= WHAT THE TASK REQUIRES =
Copy out exactly the stretch below, from the line with "22768577-Ferienwohnung-4-Falkenberg (Oberpfalz)-300x225-5" through the line with "Apartments Luka - Villa Sunce - 塞尼", both included; the pictures stay out.

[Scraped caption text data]
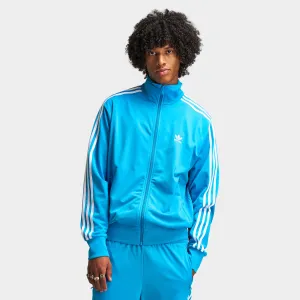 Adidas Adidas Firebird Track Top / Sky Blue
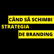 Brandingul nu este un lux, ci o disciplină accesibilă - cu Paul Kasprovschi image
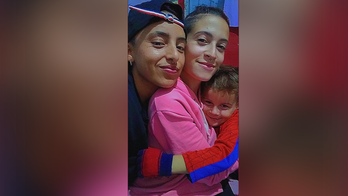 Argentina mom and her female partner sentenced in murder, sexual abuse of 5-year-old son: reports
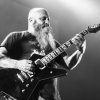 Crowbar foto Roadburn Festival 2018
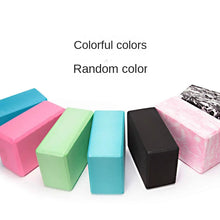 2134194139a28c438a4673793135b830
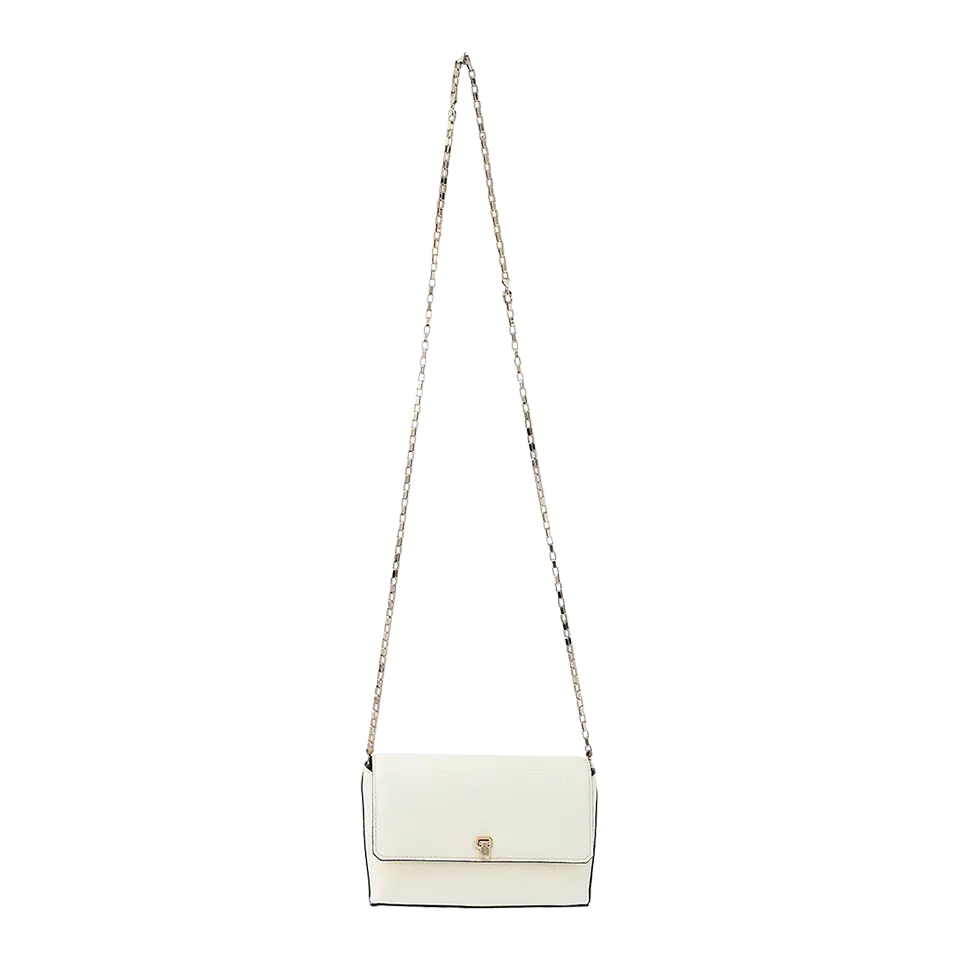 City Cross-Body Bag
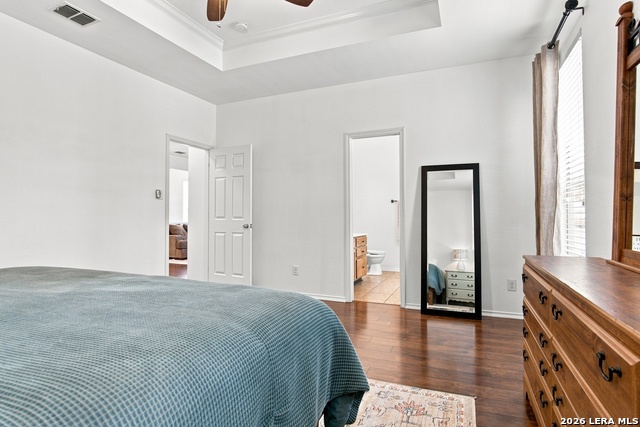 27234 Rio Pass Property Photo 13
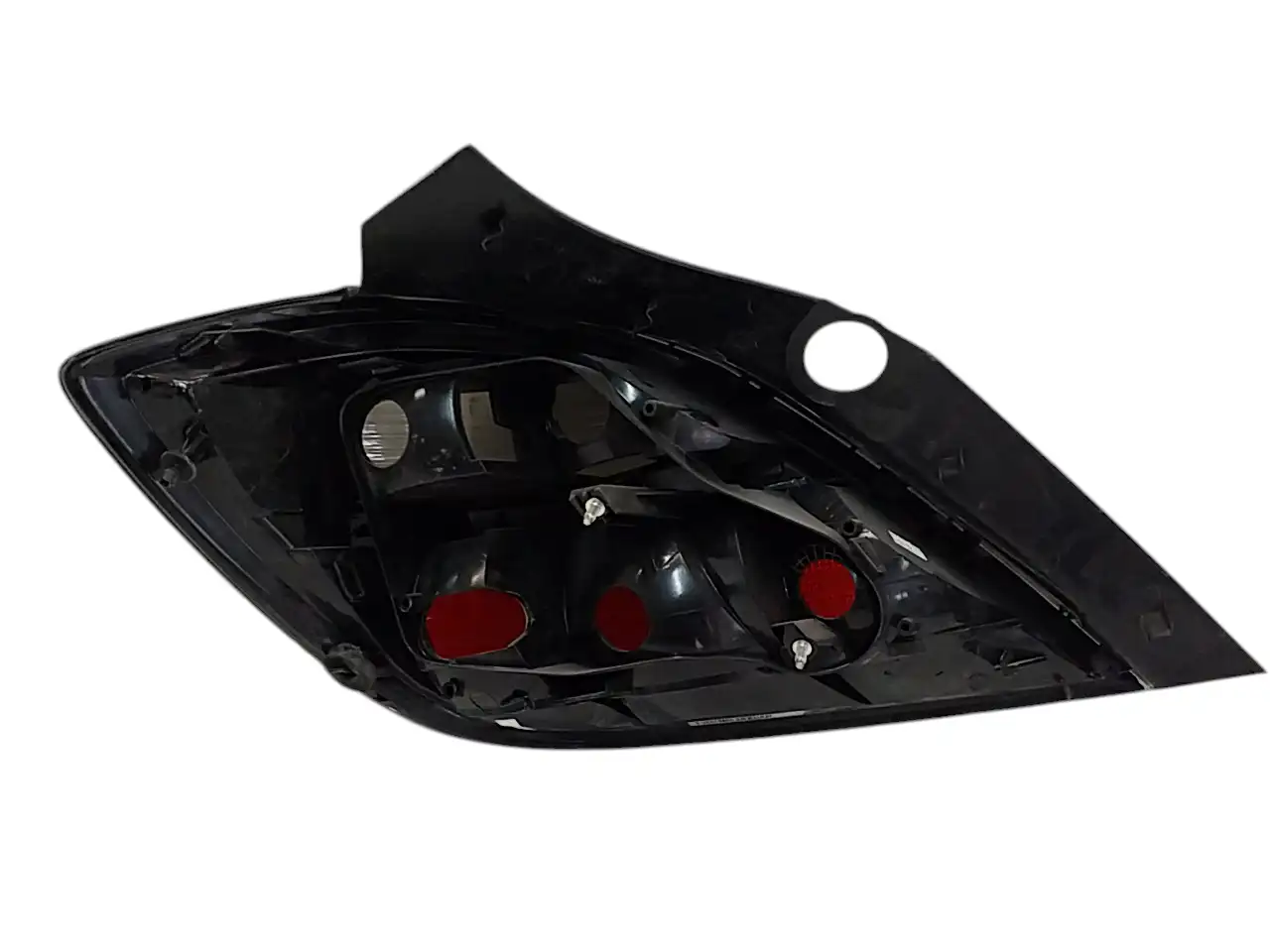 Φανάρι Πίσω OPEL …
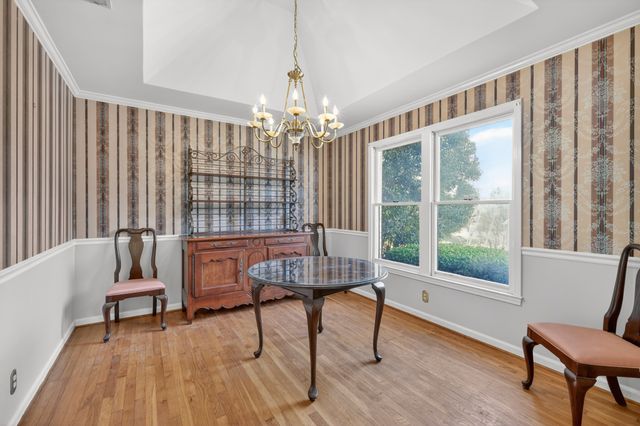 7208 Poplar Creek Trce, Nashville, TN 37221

* * *

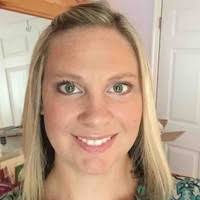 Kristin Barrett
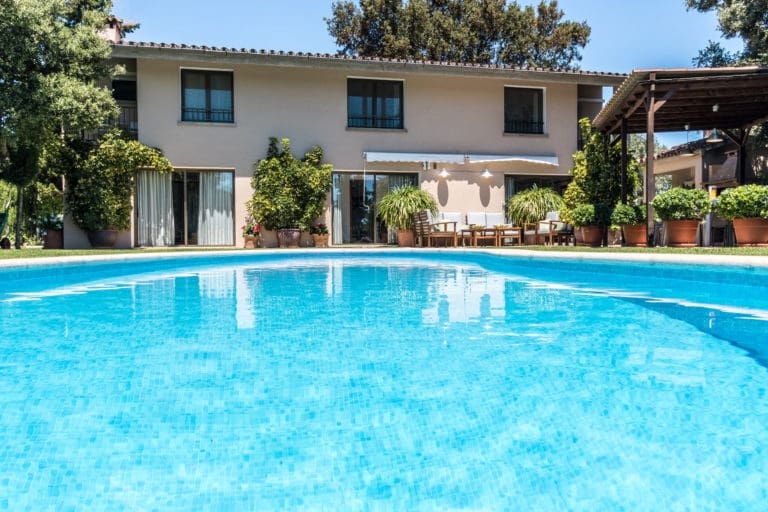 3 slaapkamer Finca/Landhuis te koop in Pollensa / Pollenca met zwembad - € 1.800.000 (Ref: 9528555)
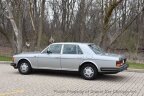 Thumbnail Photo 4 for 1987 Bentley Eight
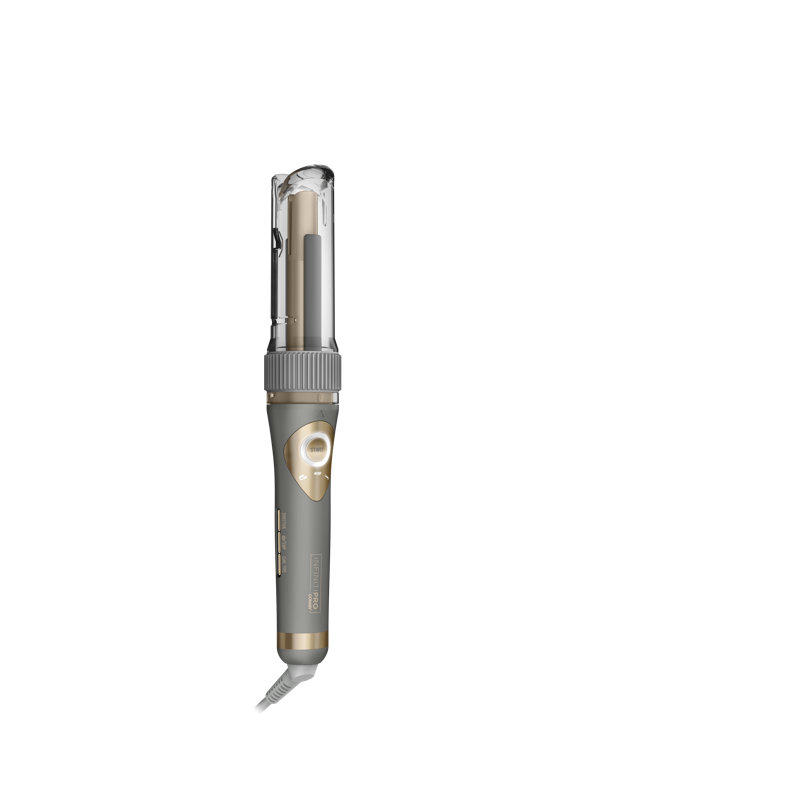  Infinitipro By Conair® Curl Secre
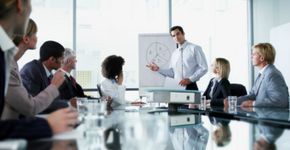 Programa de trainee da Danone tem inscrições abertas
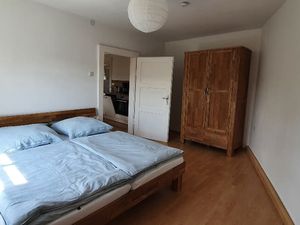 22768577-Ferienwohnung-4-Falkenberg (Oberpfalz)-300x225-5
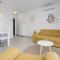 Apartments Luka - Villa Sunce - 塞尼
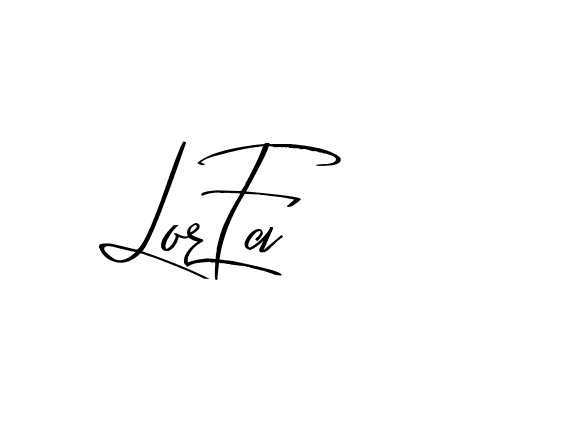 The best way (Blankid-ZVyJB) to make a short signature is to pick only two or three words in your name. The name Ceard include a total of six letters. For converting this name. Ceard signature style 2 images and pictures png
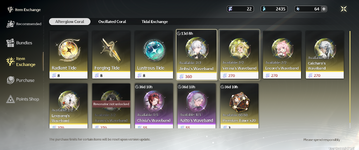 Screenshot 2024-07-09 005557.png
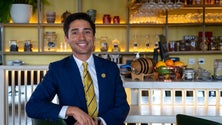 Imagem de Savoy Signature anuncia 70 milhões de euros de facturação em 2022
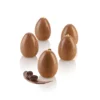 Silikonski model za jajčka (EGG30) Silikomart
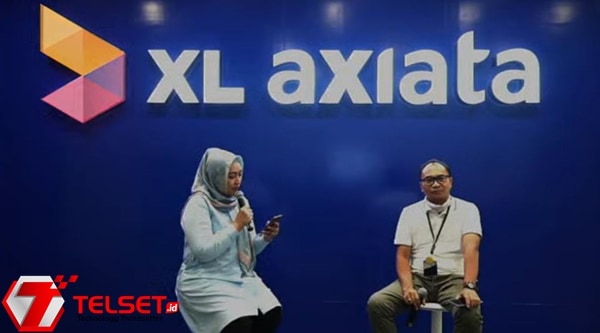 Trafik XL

= PROBLEM SOLUTION =
 22768577-Ferienwohnung-4-Falkenberg (Oberpfalz)-300x225-5
 Apartments Luka - Villa Sunce - 塞尼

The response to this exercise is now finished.